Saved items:
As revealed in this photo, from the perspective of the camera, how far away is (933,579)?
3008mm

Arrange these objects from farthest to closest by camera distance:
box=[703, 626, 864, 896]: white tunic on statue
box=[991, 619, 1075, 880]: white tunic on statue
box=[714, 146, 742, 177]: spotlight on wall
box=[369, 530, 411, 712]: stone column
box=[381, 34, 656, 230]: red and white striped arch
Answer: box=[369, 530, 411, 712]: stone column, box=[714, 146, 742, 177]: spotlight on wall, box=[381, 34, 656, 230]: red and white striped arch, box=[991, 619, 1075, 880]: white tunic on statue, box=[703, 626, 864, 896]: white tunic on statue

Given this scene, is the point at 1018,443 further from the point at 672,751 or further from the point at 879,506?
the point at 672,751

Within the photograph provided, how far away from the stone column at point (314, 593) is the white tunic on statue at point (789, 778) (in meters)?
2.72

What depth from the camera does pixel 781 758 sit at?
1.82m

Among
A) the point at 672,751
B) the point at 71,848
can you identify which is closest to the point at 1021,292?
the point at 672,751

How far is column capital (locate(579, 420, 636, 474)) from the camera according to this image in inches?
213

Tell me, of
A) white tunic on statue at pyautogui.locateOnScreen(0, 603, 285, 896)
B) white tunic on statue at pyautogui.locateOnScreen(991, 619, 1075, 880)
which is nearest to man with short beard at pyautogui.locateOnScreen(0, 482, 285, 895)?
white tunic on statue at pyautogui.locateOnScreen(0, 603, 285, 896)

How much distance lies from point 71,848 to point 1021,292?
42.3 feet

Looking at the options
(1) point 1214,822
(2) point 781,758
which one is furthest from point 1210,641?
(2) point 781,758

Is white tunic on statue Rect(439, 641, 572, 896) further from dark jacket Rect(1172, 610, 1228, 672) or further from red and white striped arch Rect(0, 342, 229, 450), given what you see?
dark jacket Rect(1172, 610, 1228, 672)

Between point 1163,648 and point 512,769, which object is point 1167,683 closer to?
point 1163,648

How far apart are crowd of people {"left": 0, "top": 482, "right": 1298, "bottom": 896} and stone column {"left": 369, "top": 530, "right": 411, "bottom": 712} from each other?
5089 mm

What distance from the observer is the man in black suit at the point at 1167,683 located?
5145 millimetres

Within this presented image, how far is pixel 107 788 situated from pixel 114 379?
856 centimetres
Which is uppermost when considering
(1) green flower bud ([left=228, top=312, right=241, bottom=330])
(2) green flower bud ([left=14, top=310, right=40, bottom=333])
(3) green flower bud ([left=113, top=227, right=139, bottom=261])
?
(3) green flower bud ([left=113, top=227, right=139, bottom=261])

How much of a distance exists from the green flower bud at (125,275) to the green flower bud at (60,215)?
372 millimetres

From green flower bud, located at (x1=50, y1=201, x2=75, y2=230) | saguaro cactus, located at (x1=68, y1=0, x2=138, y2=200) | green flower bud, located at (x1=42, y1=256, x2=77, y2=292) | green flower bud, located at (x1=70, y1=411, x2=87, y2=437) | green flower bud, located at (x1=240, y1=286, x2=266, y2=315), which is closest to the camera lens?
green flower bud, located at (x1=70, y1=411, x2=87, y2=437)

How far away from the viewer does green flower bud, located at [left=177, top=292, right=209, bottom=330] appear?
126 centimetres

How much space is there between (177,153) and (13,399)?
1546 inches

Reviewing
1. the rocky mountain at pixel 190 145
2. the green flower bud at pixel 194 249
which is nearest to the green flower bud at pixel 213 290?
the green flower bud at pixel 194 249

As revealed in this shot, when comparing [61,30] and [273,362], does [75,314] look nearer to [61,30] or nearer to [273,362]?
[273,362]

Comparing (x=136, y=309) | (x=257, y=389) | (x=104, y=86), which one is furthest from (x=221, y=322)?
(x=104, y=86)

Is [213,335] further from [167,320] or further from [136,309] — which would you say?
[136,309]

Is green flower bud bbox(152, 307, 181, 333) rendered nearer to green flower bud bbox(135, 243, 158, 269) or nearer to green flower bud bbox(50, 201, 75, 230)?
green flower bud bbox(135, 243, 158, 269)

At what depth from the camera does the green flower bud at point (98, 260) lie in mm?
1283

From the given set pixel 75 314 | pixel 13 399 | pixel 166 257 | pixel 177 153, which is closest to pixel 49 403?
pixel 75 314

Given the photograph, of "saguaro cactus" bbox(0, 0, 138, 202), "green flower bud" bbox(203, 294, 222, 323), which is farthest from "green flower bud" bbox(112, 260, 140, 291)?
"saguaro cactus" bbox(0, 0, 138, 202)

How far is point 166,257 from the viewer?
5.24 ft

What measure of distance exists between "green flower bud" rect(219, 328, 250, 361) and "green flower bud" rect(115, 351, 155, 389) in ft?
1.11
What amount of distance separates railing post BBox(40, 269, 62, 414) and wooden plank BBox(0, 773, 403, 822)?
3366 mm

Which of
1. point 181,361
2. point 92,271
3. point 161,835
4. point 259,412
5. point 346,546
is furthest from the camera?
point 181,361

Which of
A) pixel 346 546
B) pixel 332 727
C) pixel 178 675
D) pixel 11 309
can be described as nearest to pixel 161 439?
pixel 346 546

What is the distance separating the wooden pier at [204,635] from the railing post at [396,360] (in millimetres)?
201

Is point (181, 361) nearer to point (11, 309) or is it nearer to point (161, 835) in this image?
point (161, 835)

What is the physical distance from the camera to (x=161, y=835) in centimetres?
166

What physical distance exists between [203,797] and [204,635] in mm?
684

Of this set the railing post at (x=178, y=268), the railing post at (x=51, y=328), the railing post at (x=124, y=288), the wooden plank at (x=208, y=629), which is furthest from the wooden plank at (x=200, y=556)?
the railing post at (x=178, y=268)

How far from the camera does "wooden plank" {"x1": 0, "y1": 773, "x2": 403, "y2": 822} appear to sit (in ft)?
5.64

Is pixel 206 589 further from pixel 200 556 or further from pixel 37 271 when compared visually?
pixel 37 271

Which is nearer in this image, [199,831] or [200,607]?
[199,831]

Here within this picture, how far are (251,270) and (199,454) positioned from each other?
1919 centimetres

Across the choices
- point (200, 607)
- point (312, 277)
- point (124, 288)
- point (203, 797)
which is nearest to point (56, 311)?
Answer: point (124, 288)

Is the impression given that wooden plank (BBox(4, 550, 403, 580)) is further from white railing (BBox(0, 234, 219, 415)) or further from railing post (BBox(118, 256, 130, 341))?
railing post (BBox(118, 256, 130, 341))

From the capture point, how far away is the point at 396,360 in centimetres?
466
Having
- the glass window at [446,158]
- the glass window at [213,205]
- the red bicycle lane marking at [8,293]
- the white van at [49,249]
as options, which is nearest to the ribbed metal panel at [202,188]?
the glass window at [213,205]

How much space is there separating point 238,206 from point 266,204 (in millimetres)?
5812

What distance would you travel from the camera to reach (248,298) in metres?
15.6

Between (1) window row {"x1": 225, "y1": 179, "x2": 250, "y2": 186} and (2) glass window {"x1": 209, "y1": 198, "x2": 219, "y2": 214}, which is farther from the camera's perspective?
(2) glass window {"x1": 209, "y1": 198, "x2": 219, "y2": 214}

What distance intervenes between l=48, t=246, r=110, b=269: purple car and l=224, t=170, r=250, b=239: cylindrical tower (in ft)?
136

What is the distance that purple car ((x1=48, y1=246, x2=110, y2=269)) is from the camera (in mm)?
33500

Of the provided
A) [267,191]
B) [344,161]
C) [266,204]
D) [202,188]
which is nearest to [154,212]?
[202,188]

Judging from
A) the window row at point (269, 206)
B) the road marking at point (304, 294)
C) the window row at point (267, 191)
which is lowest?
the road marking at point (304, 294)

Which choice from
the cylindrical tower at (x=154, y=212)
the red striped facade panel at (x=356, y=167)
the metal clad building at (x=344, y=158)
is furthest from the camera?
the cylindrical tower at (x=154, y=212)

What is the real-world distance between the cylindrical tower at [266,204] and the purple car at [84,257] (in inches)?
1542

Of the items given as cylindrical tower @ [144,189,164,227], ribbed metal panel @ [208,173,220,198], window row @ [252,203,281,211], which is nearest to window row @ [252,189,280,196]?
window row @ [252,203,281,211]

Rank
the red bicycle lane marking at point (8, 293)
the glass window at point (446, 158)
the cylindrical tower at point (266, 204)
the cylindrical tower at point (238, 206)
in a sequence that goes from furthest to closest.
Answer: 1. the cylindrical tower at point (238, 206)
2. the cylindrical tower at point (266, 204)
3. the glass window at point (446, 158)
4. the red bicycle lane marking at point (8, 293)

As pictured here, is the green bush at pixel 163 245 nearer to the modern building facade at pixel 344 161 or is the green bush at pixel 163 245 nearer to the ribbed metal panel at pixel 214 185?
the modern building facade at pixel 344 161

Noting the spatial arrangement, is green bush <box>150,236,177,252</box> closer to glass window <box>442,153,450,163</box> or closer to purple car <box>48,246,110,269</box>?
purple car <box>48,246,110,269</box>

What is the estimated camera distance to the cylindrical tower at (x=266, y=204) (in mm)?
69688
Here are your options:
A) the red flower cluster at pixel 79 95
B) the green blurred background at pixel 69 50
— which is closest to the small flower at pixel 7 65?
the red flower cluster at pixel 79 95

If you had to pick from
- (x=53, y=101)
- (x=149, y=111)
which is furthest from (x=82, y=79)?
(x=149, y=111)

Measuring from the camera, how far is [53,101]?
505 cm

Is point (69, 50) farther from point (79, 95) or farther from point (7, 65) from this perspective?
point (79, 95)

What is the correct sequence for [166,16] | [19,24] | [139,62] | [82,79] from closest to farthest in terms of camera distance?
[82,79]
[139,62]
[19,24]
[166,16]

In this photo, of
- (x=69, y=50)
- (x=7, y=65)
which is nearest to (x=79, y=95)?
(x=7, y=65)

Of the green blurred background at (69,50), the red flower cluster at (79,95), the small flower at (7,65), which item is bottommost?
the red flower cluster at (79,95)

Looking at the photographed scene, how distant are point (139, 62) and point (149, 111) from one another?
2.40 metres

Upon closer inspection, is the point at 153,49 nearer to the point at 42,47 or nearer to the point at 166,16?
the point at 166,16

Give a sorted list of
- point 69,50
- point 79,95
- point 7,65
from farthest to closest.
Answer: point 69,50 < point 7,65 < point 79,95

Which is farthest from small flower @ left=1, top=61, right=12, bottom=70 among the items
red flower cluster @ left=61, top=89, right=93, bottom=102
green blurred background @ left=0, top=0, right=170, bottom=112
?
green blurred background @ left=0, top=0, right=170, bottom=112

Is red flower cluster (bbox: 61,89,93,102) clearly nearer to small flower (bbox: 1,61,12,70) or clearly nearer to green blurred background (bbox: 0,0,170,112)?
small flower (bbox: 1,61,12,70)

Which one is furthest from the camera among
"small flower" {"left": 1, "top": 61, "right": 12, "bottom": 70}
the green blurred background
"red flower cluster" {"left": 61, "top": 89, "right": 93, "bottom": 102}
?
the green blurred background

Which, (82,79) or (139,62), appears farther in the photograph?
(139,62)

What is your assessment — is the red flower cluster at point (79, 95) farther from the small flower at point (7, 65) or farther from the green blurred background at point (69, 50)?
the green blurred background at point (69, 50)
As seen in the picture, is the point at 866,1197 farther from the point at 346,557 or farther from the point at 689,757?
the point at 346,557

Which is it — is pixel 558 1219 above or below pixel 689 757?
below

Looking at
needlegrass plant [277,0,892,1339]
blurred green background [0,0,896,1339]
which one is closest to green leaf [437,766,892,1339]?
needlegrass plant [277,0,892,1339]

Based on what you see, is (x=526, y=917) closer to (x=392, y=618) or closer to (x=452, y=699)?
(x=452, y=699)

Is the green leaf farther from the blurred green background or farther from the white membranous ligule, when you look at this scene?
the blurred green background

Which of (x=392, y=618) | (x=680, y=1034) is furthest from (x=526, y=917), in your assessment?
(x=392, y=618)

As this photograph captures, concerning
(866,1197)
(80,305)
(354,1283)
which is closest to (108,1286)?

**Task instructions:**
Reproduce the stretch of entries from the line containing "Based on what" through the end of the entries, word for word.

**Written solution:**
Based on what you see, is (x=526, y=917) closer to (x=392, y=618) or closer to (x=452, y=699)?
(x=452, y=699)

Is the green leaf farther from the blurred green background or farther from the white membranous ligule, when you look at this scene?
the blurred green background

Which of (x=392, y=618) | (x=680, y=1034) is furthest from (x=526, y=917), in your assessment?
(x=392, y=618)

As this photograph captures, concerning
(866,1197)
(80,305)
(354,1283)
which is closest to (108,1286)?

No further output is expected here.